[Source data]
════

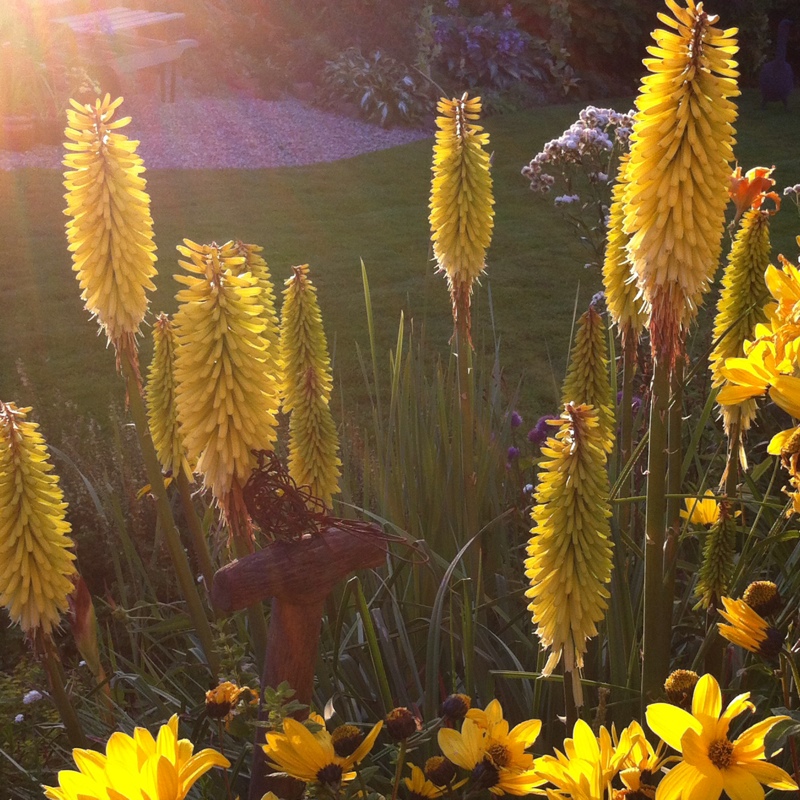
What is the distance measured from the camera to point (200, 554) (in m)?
2.72

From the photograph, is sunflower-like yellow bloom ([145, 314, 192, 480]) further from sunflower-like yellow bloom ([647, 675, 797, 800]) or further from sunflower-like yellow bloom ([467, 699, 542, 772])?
sunflower-like yellow bloom ([647, 675, 797, 800])

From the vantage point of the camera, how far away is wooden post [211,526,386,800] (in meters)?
1.93

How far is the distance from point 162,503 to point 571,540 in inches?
39.4

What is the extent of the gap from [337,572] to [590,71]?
1780 cm

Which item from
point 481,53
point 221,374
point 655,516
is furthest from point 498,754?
point 481,53

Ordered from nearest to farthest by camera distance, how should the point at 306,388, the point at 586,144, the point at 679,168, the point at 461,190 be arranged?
the point at 679,168 → the point at 306,388 → the point at 461,190 → the point at 586,144

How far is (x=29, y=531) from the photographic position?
2.40 metres

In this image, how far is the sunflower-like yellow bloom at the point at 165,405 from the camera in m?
2.86

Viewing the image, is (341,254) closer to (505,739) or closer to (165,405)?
(165,405)

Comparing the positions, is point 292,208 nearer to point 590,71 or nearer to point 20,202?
point 20,202

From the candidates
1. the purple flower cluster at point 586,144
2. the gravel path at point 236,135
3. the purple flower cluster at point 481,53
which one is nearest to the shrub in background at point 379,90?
the gravel path at point 236,135

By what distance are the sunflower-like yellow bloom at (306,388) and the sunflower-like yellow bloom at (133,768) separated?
54.8 inches

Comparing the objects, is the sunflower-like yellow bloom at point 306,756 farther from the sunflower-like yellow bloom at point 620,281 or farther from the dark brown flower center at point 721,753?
the sunflower-like yellow bloom at point 620,281

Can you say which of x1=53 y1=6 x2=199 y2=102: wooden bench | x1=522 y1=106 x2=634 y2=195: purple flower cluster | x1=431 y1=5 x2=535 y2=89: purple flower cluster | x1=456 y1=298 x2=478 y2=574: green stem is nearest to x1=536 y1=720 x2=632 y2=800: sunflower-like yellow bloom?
x1=456 y1=298 x2=478 y2=574: green stem
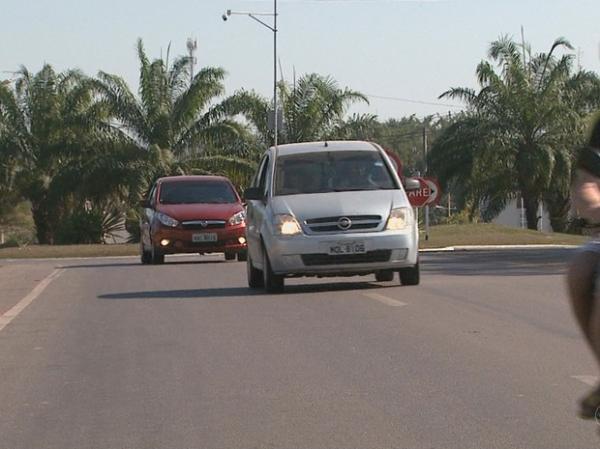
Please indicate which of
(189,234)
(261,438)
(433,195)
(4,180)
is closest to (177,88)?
(4,180)

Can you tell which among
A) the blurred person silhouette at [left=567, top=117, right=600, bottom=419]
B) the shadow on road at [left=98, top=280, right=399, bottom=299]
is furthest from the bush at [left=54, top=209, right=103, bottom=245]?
the blurred person silhouette at [left=567, top=117, right=600, bottom=419]

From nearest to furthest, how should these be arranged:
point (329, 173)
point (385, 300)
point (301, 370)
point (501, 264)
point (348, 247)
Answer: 1. point (301, 370)
2. point (385, 300)
3. point (348, 247)
4. point (329, 173)
5. point (501, 264)

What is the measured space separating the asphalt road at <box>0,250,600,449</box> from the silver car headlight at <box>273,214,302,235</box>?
29.2 inches

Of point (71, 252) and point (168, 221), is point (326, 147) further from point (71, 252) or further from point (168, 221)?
point (71, 252)

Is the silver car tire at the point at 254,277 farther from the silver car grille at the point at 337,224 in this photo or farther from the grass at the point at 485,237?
the grass at the point at 485,237

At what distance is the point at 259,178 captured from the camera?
18266 millimetres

════

◆ EXERCISE OBJECTIVE:
Reproduce all of the rows above with "wooden post" replaced by "timber post" and every other part left unchanged. Omit the pictures from your answer.

◆ RESPONSE TO THE EXERCISE:
What is the distance measured from the camera to point (200, 554) (in m)?
2.72

From the photograph, is sunflower-like yellow bloom ([145, 314, 192, 480]) further from sunflower-like yellow bloom ([647, 675, 797, 800]) or further from sunflower-like yellow bloom ([467, 699, 542, 772])?
sunflower-like yellow bloom ([647, 675, 797, 800])

From the vantage point of the camera, how far away is timber post [211,526,386,800] (in meters)?
1.93

How far is the distance from point 162,503 to point 571,540 in inches?
39.4

What is the extent of the gap from [337,572] to [590,71]?
1780 cm

Which item from
point 481,53
point 221,374
point 655,516
is furthest from point 498,754?
point 481,53

Ordered from nearest to farthest by camera distance, how should the point at 306,388, the point at 586,144, the point at 679,168, the point at 461,190 be arranged?
the point at 679,168 → the point at 306,388 → the point at 461,190 → the point at 586,144

How far is (x=29, y=531) from the photographic position?
2.40 metres

In this image, how far is the sunflower-like yellow bloom at the point at 165,405 from the camera in m?
2.86

Viewing the image, is (341,254) closer to (505,739) or closer to (165,405)?
(165,405)

Comparing the positions, is point 292,208 nearer to point 590,71 or nearer to point 20,202?
point 20,202

From the candidates
1. the purple flower cluster at point 586,144
2. the gravel path at point 236,135
3. the purple flower cluster at point 481,53
which one is nearest to the shrub in background at point 379,90?
the gravel path at point 236,135

By what distance are the sunflower-like yellow bloom at (306,388) and the sunflower-like yellow bloom at (133,768) separated?
54.8 inches

Comparing the objects, is the sunflower-like yellow bloom at point 306,756 farther from the sunflower-like yellow bloom at point 620,281 or farther from the dark brown flower center at point 721,753?
the sunflower-like yellow bloom at point 620,281

Can you say which of x1=53 y1=6 x2=199 y2=102: wooden bench | x1=522 y1=106 x2=634 y2=195: purple flower cluster | x1=431 y1=5 x2=535 y2=89: purple flower cluster | x1=456 y1=298 x2=478 y2=574: green stem is nearest to x1=536 y1=720 x2=632 y2=800: sunflower-like yellow bloom?
x1=456 y1=298 x2=478 y2=574: green stem
Please indicate which of
(189,234)
(261,438)
(433,195)
(4,180)
is closest to (177,88)?
(4,180)

Can you tell which among
A) the blurred person silhouette at [left=567, top=117, right=600, bottom=419]
B) the shadow on road at [left=98, top=280, right=399, bottom=299]
is furthest from the bush at [left=54, top=209, right=103, bottom=245]?
the blurred person silhouette at [left=567, top=117, right=600, bottom=419]

From nearest to furthest, how should these be arranged:
point (329, 173)
point (385, 300)
point (301, 370)
point (501, 264)
point (348, 247)
Answer: 1. point (301, 370)
2. point (385, 300)
3. point (348, 247)
4. point (329, 173)
5. point (501, 264)

What is the measured space separating the asphalt road at <box>0,250,600,449</box> from the silver car headlight at <box>273,214,302,235</box>?
29.2 inches

Of point (71, 252) and point (168, 221), is point (326, 147) further from point (71, 252) or further from point (168, 221)?
point (71, 252)

Is the silver car tire at the point at 254,277 farther from the silver car grille at the point at 337,224 in this photo or farther from the grass at the point at 485,237?
the grass at the point at 485,237

At what distance is the point at 259,178 captured from the camera?
18266 millimetres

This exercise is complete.